1870 – Kelly was jailed for three years after assaulting a hawker and being in possession of a stolen horse. He claimed to have borrowed the horse from Isaiah “Wild” Wright and did not know it was stolen.

1878 – Angered by laws he believed victimised the poor, Kelly allegedly shot Constable Alexander Fitzpatrick in the wrist after becoming too friendly with his sister Kate. Kelly’s mother Ellen was sent to prison for three years after Fitzpatrick gave an inaccurate report.

Fearing the police wouldn’t believe their account of the events, Kelly went into hiding at Stringybark Creek with his brother Dan. A shoot-out began between the brothers and police and as a result three policemen were killed.

After the shootings the Victorian Government declared the outlaw of the gang and offered 500 pounds for each of the gang members, alive or dead.

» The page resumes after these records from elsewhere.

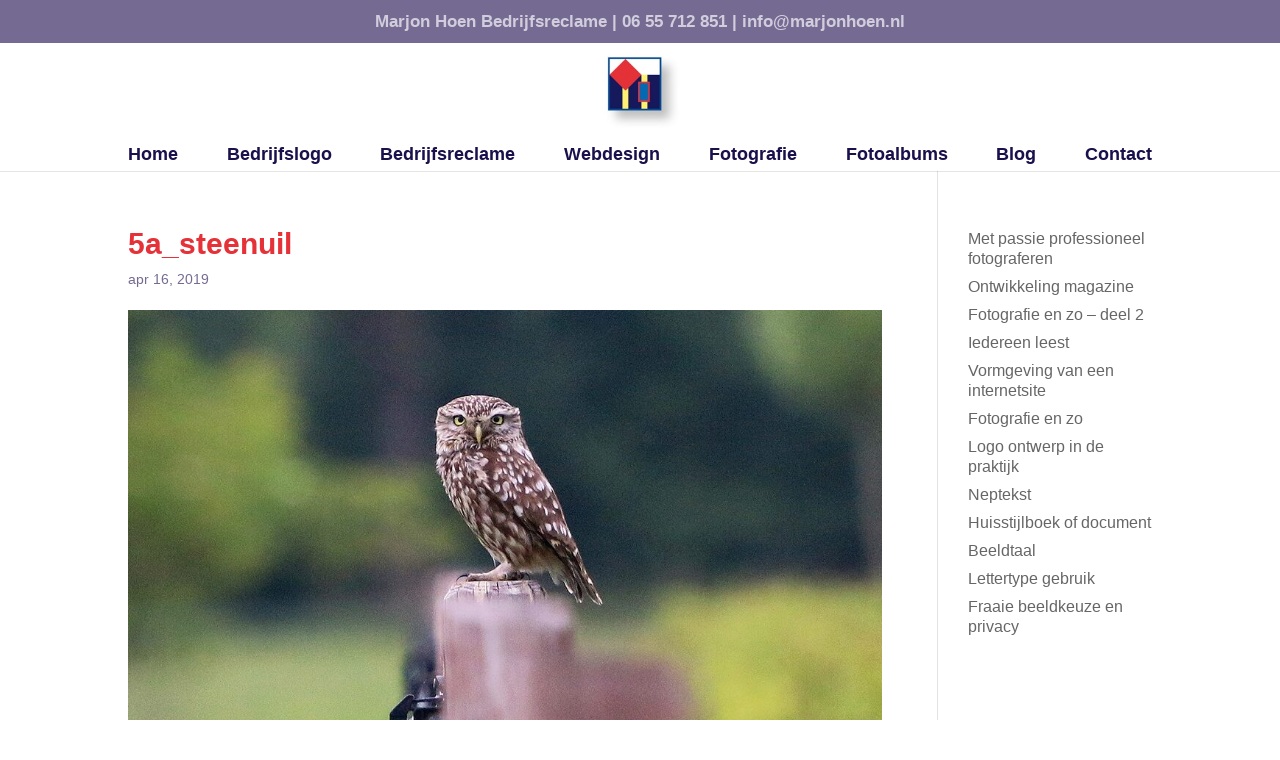

--- FILE ---
content_type: text/css
request_url: https://www.marjonhoen.nl/wp-content/themes/Divi-child/style.css?ver=4.27.5
body_size: 2660
content:
/*
 Theme Name:     Marjon Hoen theme
 Theme URI:      http://www.elegantthemes.com/gallery/divi/
 Description:    Divi Child Theme
 Author:         Elegant Themes
 Author URI:     http://www.elegantthemes.com
 Template:       Divi
 Version:        1.0.0
*/
 
@import url("../Divi/style.css");
 
/* =Theme customization starts here
------------------------------------------------------- */
/* -------------------- FONTS ------------------- */
h2 {
	color: #1A104B !important;
    font-weight: 700 !important;
    margin-bottom: 15px;
    margin-top: 5px;
	font-size:18px !important;
}
@media screen and (max-width:480px){
	h1 {
		font-size: 24px;
	}
}

/* -------------------- BOVENBALK ------------------ */
.sb_dli_pre_header.et_pb_section {
background-color: #756a91!important;
}

.sb_dli_pre_header {
padding:0 !important;
}
.sb_dli_pre_header .et_pb_row {margin-top: 0px!important;
    margin-bottom: 0px!important;
    padding-top: 3px!important;
    padding-bottom: 3px!important;}



#et-secondary-menu {
    float: none;
    width: 100%;
    text-align: center;
}
#et-secondary-nav li {
    margin-right: 0px;
}

@media (max-width: 980px){
.et_secondary_nav_only_menu #top-header {
    display: block;
}
#et-secondary-menu, #et-secondary-nav {
    display: block !important;
	padding-top:5px;
}
}

/* -------------------- MENU ------------------- */
.et_header_style_centered #top-menu>li>a {
	padding-bottom:10px;
}
ul#top-menu {
display: flex;
width: 100%;
display: flex;
flex-wrap: wrap;
justify-content: space-between;
}

nav#top-menu-nav {
width: 100%;
}

/* -------------------- BLOGS OP HOMEPAGE ------------------- */
.et_pb_blog_grid h2 {
	margin-top: 10px;
    margin-bottom: 0;
    padding-bottom: 0;
}

.et_pb_more_button {
    border: none;
    padding: 0;
	color:white!important;
}
.et_pb_more_button:hover {
	
}


/* -------------------- BLOGS LAYOUT ------------------- */
.widgettitle {
	display: none;
}

.blogsidebar .et_pb_widget li a {
	color:#1A104B;
	font-weight:700;
}

/* -------------------- GALLERIES ------------------- */

@media screen and (min-width:1025px) {
	.et_pb_column_4_4 .et_pb_gallery_grid .et_pb_gallery_item {
  		clear: none !important;
  		margin: 0 60px 42px 0 !important;
  		width: 27% !important;
	}
}

/* -------------------- BACK TO TOP KNOP ------------------- */
.et_pb_scroll_top::before {
    content: url(https://marjonhoen.nl/wp-content/uploads/2017/09/HOME_driehoekPAARS.jpg);
    padding: 10px;
}
.et_pb_scroll_top.et-pb-icon {
    background: none;
}


/* -------------------- FOOTER ------------------- */

#footer-info a {
    font-weight: 500;
}

#footer-info {
    font-style: italic;
}
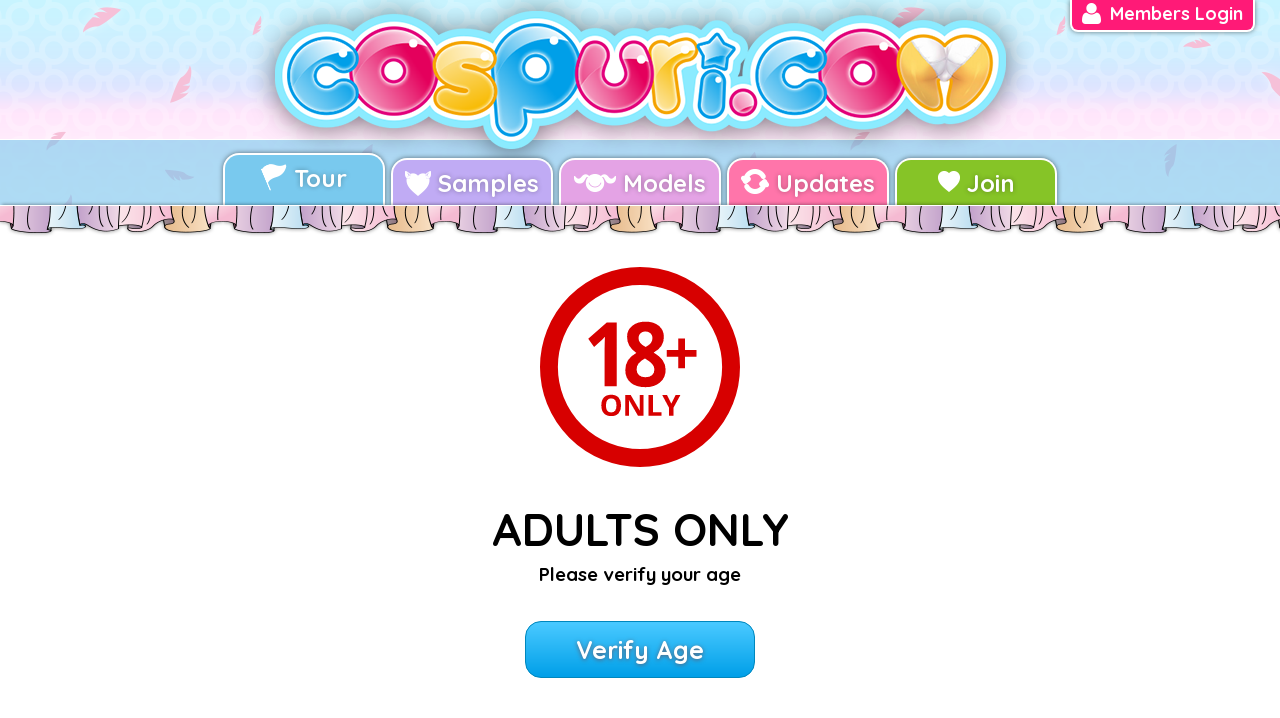

--- FILE ---
content_type: text/html; charset=UTF-8
request_url: https://www.cospuri.com/
body_size: 1490
content:
<!DOCTYPE html>
<html>
<head>
<meta charset="utf-8">
<meta http-equiv="x-ua-compatible" content="ie=edge">
<meta name="author" content="Cospuri" />
<meta name="copyright" content="cospuri.com" />
<meta name="distribution" content="Global" />
<meta name="rating" content="Restricted" />
<meta name="RATING" content="RTA-5042-1996-1400-1577-RTA" />
<meta name="viewport" content="width=device-width, initial-scale=1">
<meta name="description" content="The #1 cosplay adult site">
<meta name="robots" content="INDEX,FOLLOW" />

<link rel="icon" href="/favicon.svg">
<link rel="stylesheet" href="https://fonts.googleapis.com/css?family=Quicksand:400,700">
<link rel="stylesheet" type="text/css" href="/css/style.css" media="screen">
<link rel="preload" href="https://cdn.cospuri.com/img/mobile_menu_on.svg" as="image">
<link rel="preload" href="https://cdn.cospuri.com/img/menu_tour_m.png" as="image">
<link rel="preload" href="https://cdn.cospuri.com/img/menu_samples_m.png" as="image">
<link rel="preload" href="https://cdn.cospuri.com/img/menu_models_m.png" as="image">
<link rel="preload" href="https://cdn.cospuri.com/img/menu_updates_m.png" as="image">
<link rel="preload" href="https://cdn.cospuri.com/img/menu_join_m.png" as="image">

<title>Cospuri</title>
</head>
<body>
    <header>
        <div class="header-bg">
            <div class="login no-mobile-ib"><strong><a href="https://members.cospuri.com">Members Login</a></strong></div>
            <nav class="desktop-menu no-mobile nav-bg-tour">
                <a class="menu-item menu-tour on" href="/"><div class="center-vert"><img src="https://cdn.cospuri.com/img/menu_tour.png" />Tour</div></a>
                <a class="menu-item menu-samples" href="/samples"><div class="center-vert"><img src="https://cdn.cospuri.com/img/menu_samples.png" /> Samples</div></a>
                <a class="menu-item menu-models" href="/models"><div class="center-vert"><img src="https://cdn.cospuri.com/img/menu_models.png" /> Models</div></a>
                <a class="menu-item menu-updates" href="/updates"><div class="center-vert"><img src="https://cdn.cospuri.com/img/menu_updates.png" /> Updates</div></a>
                <a class="menu-item menu-join" href="/join"><div class="center-vert"><img src="https://cdn.cospuri.com/img/menu_join.png" /> Join</div></a>
            </nav>
        </div>
        <div class="header-curtain"></div>
        <nav class="mobile-menu">
            <div class="menu"><div class="menu-lines"></div></div>
            <ul>
            	<div class="shadow"></div>
                <li><a href="/" style="background:url(https://cdn.cospuri.com/img/menu_tour_m.png) 15px center/21px no-repeat;">Home</a></li>
                <li><a href="/samples" style="background:url(https://cdn.cospuri.com/img/menu_samples_m.png) 16px center/18px no-repeat;">Samples</a></li>
                <li><a href="/models" style="background:url(https://cdn.cospuri.com/img/menu_models_m.png) 7px center/35px no-repeat;">Models</a></li>
                <li><a href="/updates" style="background:url(https://cdn.cospuri.com/img/menu_updates_m.png) 14px center/20px no-repeat;">Updates</a></li>
                <li><a href="/join" style="background:url(https://cdn.cospuri.com/img/menu_join_m.png) 16px center/16px no-repeat;">Join</a></li>
                <li><a href="/guide#faq">FAQ</a></li>
                <li><a href="/guide">Guide</a></li>
                <li><a href="/guide#contact">Contact</a></li>
                <li><a href="https://members.cospuri.com">Members</a></li>
            	
            </ul>
        </nav>
        <a href="/" class="logo"></a>
    </header>
	<div class="main">

    <style>
    .agebtn{background:linear-gradient(to bottom, #47c8ff 5%, #009fe8 100%);background-color:#47c8ff;border-radius:16px;border:1px solid #0087bd;display:inline-block;color:#fff;font-size:25px;font-weight:bold;padding:12px 50px;text-decoration:none;text-shadow:0px 1px 4px #5b6178;}
    .agebtn:hover{background:linear-gradient(to bottom, #009fe8 5%, #47c8ff 100%);background-color:#009fe8;color:#fff;}
    .agebtn:active{position:relative;top:2px;}
    .central{margin-right:auto;margin-left:auto;text-align:center;}
    </style>
    
    <div class="central" style="margin-top:20px;">
        <img src="https://cdn.cospuri.com/img/18only.svg" width="200"/>
        <h1 class="central" style="color:#000;margin-bottom:5px;font-size:45px;">ADULTS ONLY</h1>
        <h3 style="color:#000;margin:0 0 35px 0;">Please verify your age</h3>
        <a class="agebtn" href="https://age.yoti.com?sessionId=b1e9a9ba-1697-4fd9-af6a-dd3e0c383d33&sdkId=62e7aeec-1682-4c84-b46f-618554c99a0a">Verify Age</a>
            </div>
    </div>
</body>
</html>
    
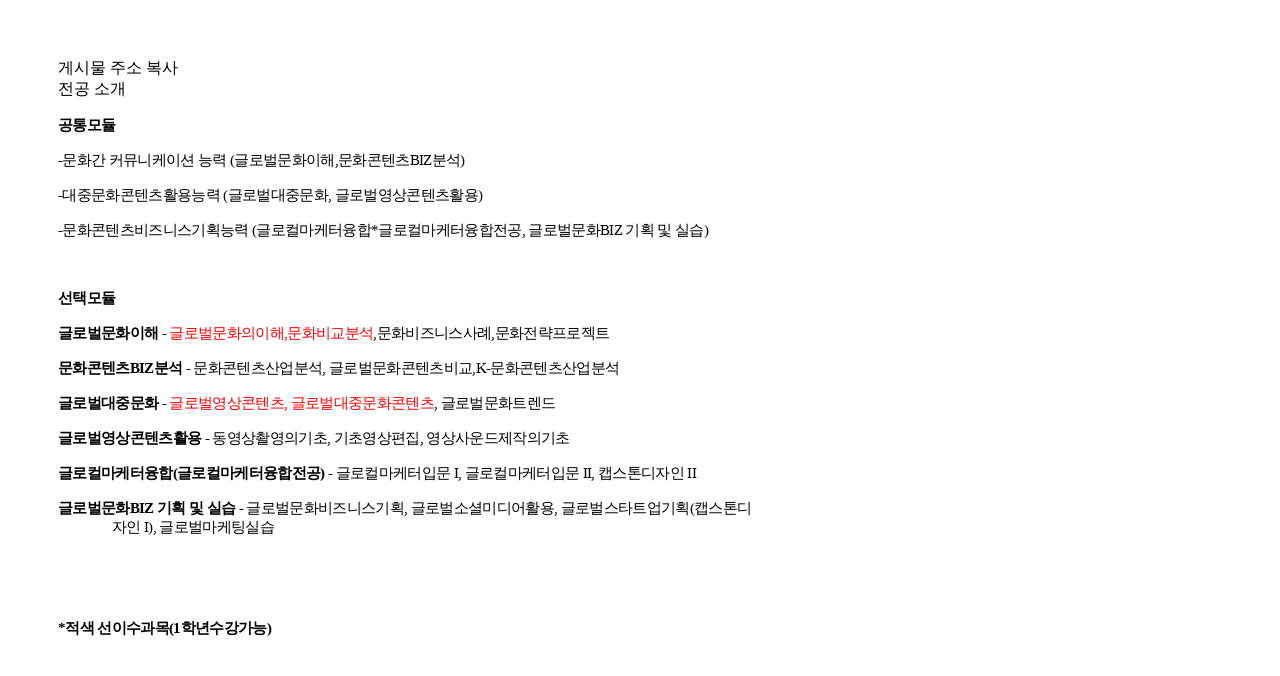

--- FILE ---
content_type: text/html; charset=utf-8
request_url: https://www.bufs.ac.kr/bbs/my/ajax.view.skin.php?bo_table=gcb_newsletter&wr_id=76
body_size: 4454
content:


<script src="https://www.bufs.ac.kr/js/my/form/myform.js?ver=20260127"></script><script src="https://www.bufs.ac.kr/js/my/myScript.js?ver=20260127"></script>
<script>
function copyClipboard(copyText) {
	if(navigator.clipboard) {
		navigator.clipboard.writeText(copyText);
		alert("게시물 주소가 복사 되었습니다.");
	} else {
		alert('게시물 주소 : ' + copyText);
	}
}
</script>

<div class="layerPopup viewPopWrap zoom-anim-dialog gallery" style="min-width:400px;max-width:800px;">
		
	

	    <section class="popContainer" style="padding:50px">		

		<div class="popConTop"><span class="urlCopy" onclick="copyClipboard('https://www.bufs.ac.kr/bbs/board.php?bo_table=gcb_newsletter&wr_id=76')">게시물 주소 복사</span></div><div class="popSubject">전공 소개</div><div id="bo_v_con" class="popContents"><p style="margin-left:40.4pt;text-indent:-40.4pt;"><span style="font-family:'돋움';letter-spacing:-.5pt;font-weight:bold;font-size:11pt;">공통모듈</span></p><p style="margin-left:40.4pt;text-indent:-40.4pt;"><span lang="en-us" style="font-family:'돋움';letter-spacing:-.5pt;font-size:11pt;" xml:lang="en-us">-문화간 커뮤니케이션 능력 (글로벌문화이해,문화콘텐츠BIZ분석)</span></p><p style="margin-left:40.4pt;text-indent:-40.4pt;"><span lang="en-us" style="font-family:'돋움';letter-spacing:-.5pt;font-size:11pt;" xml:lang="en-us">-대중문화콘텐츠활용능력 (글로벌대중문화, 글로벌영상콘텐츠활용)</span></p><p style="margin-left:40.4pt;text-indent:-40.4pt;"><span lang="en-us" style="font-family:'돋움';letter-spacing:-.5pt;font-size:11pt;" xml:lang="en-us">-문화콘텐츠비즈니스기획능력 (글로컬마케터융합*글로컬마케터융합전공, 글로벌문화BIZ 기획 및 실습)</span></p><p style="margin-left:40.4pt;text-indent:-40.4pt;letter-spacing:-.5pt;font-weight:bold;font-size:11pt;">     </p><p style="margin-left:40.4pt;text-indent:-40.4pt;"><span style="font-family:'돋움';letter-spacing:-.5pt;font-weight:bold;font-size:11pt;">선택모듈</span></p><p style="margin-left:40.4pt;text-indent:-40.4pt;"><span style="font-family:'돋움';letter-spacing:-.5pt;font-size:11pt;"><b>글로벌문화이해</b> - <span style="color:rgb(255,0,0);">글로벌문화의이해,문화비교분석</span>,문화비즈니스사례,문화전략프로젝트</span></p><p style="margin-left:40.4pt;text-indent:-40.4pt;"><font face="돋움"><span style="font-size:14.6667px;letter-spacing:-.666667px;"><b>문화콘텐츠BIZ분석</b> - 문화콘텐츠산업분석, 글로벌문화콘텐츠비교,K-문화콘텐츠산업분석</span></font></p><p style="margin-left:40.4pt;text-indent:-40.4pt;"><font face="돋움"><span style="font-size:14.6667px;letter-spacing:-.666667px;"><b>글로벌대중문화</b> - <span style="color:rgb(255,0,0);">글로벌영상콘텐츠, 글로벌대중문화콘텐츠</span>, 글로벌문화트렌드</span></font></p><p style="margin-left:40.4pt;text-indent:-40.4pt;"><font face="돋움"><span style="font-size:14.6667px;letter-spacing:-.666667px;"><b>글로벌영상콘텐츠활용</b> - 동영상촬영의기초, 기초영상편집, 영상사운드제작의기초</span></font></p><p style="margin-left:40.4pt;text-indent:-40.4pt;"><font face="돋움"><span style="font-size:14.6667px;letter-spacing:-.666667px;"><b>글로컬마케터융합(글로컬마케터융합전공)</b> - 글로컬마케터입문 I, 글로컬마케터입문 II, 캡스톤디자인 II</span></font></p><p style="margin-left:40.4pt;text-indent:-40.4pt;"><font face="돋움"><span style="font-size:14.6667px;letter-spacing:-.666667px;"><b>글로벌문화BIZ 기획 및 실습</b> - 글로벌문화비즈니스기획, 글로벌소셜미디어활용, 글로벌스타트업기획(캡스톤디자인 I), 글로벌마케팅실습</span></font></p><p style="margin-left:40.4pt;text-indent:-40.4pt;"><span style="font-family:'돋움';letter-spacing:-.5pt;font-weight:bold;font-size:11pt;"><br /></span></p><p style="margin-left:40.4pt;text-indent:-40.4pt;"><span style="font-family:'돋움';letter-spacing:-.5pt;font-weight:bold;font-size:11pt;"><br /></span></p><p style="margin-left:40.4pt;text-indent:-40.4pt;"><span style="font-family:'돋움';letter-spacing:-.5pt;font-weight:bold;font-size:11pt;">*적색 선이수과목(1학년수강가능)</span></p></div>
		
		
				
		
		

		
    </section>
		
	
</div>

A month after the shootings the Kelly gang committed major robberies of National Bank branches at Euroa and Jerilderie. They held police and civilians hostage while stealing all money from the bank’s vault. At the Jerilderie robbery Kelly wrote the famous letter telling his side of the story including the ill treatment of his family and the Irish Catholics by police.

1879 – The Kelly gang created their famous armour made from metal plates.

June 26, 1880 – The gang’s outlaw status expired and Aaron Sherritt, a friend-turned-police informer, was shot dead by the group.

The gang, who had since held 70 people hostage at the Glenrowan Inn, became aware a train transporting police to their location was on its way. Kelly ordered the tracks to be ripped up to cause a derailment. The attempt failed after a hostage escaped and alerted the authorities.

June 28, 1880 – A shoot-out erupted between police and the gang that continued for almost half a day. It left Kelly seriously wounded, and killed all other members of his gang..

November 11, 1980 – Ned Kelly was hanged at Old Melbourne Gaol. Newspapers reported his last words to be, “Such is life.”

True Kelly Gang afficiando, history buffs and students can also learn more about the life and times of the nation’s most famous bushranger through a new free app developed by the library.

Discover Ned Kelly at SLV contains over 60 pages of documents and photographs which cover the gang’s early influences, their outlaw careers, the siege, Kelly’s trial and his place in Australian folklore.

The app also includes rare material on the Kelly Gang and 220 zoomable images for users to explore.